Terminons cependant par quelques mots destinés à détendre l'atmosphère: après tout, on est ici pour faire la fête...
Tout d'abord, puisqu'il a été question de compétition, nous sommes heureux de saluer cette année le succès obtenu par le professeur Klaus Scherer: l'Université de Genève accueille grâce à lui et à ses coéquipiers un troisième pôle national de recherche. Après ce que nous venons de dire, il est piquant de noter que ce pôle a pour objet l'étude des émotions humaines.

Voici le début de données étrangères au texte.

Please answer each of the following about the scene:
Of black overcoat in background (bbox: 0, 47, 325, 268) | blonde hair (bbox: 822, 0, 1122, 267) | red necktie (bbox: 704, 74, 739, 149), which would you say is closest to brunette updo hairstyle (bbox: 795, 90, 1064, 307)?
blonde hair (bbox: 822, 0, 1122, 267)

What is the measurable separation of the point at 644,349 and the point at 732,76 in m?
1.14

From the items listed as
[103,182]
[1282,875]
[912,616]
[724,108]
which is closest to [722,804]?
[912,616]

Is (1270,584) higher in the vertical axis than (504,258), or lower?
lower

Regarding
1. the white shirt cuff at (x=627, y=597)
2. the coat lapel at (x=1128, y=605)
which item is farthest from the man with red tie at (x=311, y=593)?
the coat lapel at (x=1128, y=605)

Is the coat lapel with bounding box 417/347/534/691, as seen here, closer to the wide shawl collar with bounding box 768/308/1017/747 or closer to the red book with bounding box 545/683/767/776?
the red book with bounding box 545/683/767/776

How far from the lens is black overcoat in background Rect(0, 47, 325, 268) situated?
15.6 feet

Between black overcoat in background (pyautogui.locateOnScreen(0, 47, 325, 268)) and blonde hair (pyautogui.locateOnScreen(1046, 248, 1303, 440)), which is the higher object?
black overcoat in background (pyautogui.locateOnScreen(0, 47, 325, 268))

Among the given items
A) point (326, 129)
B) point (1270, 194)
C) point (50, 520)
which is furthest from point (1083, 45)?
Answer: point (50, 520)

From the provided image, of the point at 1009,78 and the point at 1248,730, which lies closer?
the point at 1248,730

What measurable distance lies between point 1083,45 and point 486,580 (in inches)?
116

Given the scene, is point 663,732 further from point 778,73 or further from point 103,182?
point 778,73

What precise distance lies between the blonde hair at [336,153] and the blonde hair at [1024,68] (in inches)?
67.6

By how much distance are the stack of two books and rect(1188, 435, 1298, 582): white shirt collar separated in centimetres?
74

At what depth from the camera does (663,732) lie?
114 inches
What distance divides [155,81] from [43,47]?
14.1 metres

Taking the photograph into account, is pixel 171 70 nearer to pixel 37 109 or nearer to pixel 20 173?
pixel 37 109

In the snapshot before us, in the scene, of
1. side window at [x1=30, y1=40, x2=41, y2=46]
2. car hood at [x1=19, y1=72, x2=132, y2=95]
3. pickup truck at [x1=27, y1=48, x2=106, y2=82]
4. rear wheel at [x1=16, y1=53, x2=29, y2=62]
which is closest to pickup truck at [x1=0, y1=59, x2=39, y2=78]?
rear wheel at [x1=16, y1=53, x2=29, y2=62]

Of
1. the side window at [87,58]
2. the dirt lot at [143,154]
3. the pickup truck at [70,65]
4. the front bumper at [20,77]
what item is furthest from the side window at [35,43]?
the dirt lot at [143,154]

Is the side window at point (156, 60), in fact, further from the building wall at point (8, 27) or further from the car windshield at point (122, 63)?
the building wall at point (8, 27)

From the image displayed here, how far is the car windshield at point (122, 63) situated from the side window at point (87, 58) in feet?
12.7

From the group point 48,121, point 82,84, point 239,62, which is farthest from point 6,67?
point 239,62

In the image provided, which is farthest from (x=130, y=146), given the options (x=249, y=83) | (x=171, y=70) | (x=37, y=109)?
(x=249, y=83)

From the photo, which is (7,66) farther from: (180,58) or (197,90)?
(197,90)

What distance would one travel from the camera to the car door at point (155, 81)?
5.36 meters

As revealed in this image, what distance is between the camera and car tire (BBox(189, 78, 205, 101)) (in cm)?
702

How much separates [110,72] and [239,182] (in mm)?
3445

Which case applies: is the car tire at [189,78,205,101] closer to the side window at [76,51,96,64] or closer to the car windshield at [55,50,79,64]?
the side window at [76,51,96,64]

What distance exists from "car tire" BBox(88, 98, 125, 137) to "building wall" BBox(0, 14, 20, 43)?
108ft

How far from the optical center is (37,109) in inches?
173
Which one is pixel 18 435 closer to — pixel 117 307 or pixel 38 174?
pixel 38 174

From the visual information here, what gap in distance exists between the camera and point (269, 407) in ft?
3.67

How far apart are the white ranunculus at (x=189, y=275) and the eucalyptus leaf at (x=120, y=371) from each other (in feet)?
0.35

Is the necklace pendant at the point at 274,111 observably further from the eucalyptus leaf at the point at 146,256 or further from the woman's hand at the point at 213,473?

Ensuite, rappelons qu'il existe dans la langue de tous les jours une tournure qui contient presque à elle seule les éléments évoqués ici. Lorsqu'on parle de «chant des Sirènes», on fait communément allusion à un épisode de l'«Odyssée» qui, sans être dans toutes les mémoires, nous a donné cette idée qu'on peut se sentir attiré par une source de séduction non dépourvue de dangers. En fait, les Sirènes de l'«Odyssée» chantent pour attirer les marins et provoquer leur naufrage. Dans l'épisode auquel on se réfère lorsqu'on utilise cette expression courante, Ulysse veut entendre les Sirènes sans prendre de risques. I! se fait attacher au mât de son bateau pour éviter la tentation de quitter le navire, et l'équipage se bouche les oreilles à la cire pour ne rien entendre. Or, qu'entendra Ulysse? Un chant sur lui-même, un chant à sa propre gloire. Sourire ironique du poète,
comme on l'a noté souvent. «Seigneurs, vous plaît-il d'entendre un beau conte d'amour et de mort?» vous demande-t-on au début du «Tristan» de Bédier. La réponse attendue est «oui», sans doute. Mais: «Voulez-vous entendre un chant à votre propre gloire?» est une question qui présente plus d'attrait encore, et un attrait combien dangereux. Lorsque l'activité de la recherche et les succès qui en découlent vous font tout oublier, c'est peut-être le «moi» qui sert de «chant des Sirènes», ce moi dont la phrase de Tesla ne dit rien, mais qui vibre à travers chacune des syllabes dont la phrase se compose. Ainsi, à travers les siècles, et à son insu, Nikola Tesla commente Homère, et l'on peut dire que c'est la sagesse des nations qui nous met de la sorte en garde contre le fameux «moi haïssable» de Pascal. On peut penser qu'il n'est pas prêt de nous quitter, et qu'il pourrait même, si nous n'y prenons garde, provoquer des dégâts considérables sur les chemins qui mènent au progrès du savoir.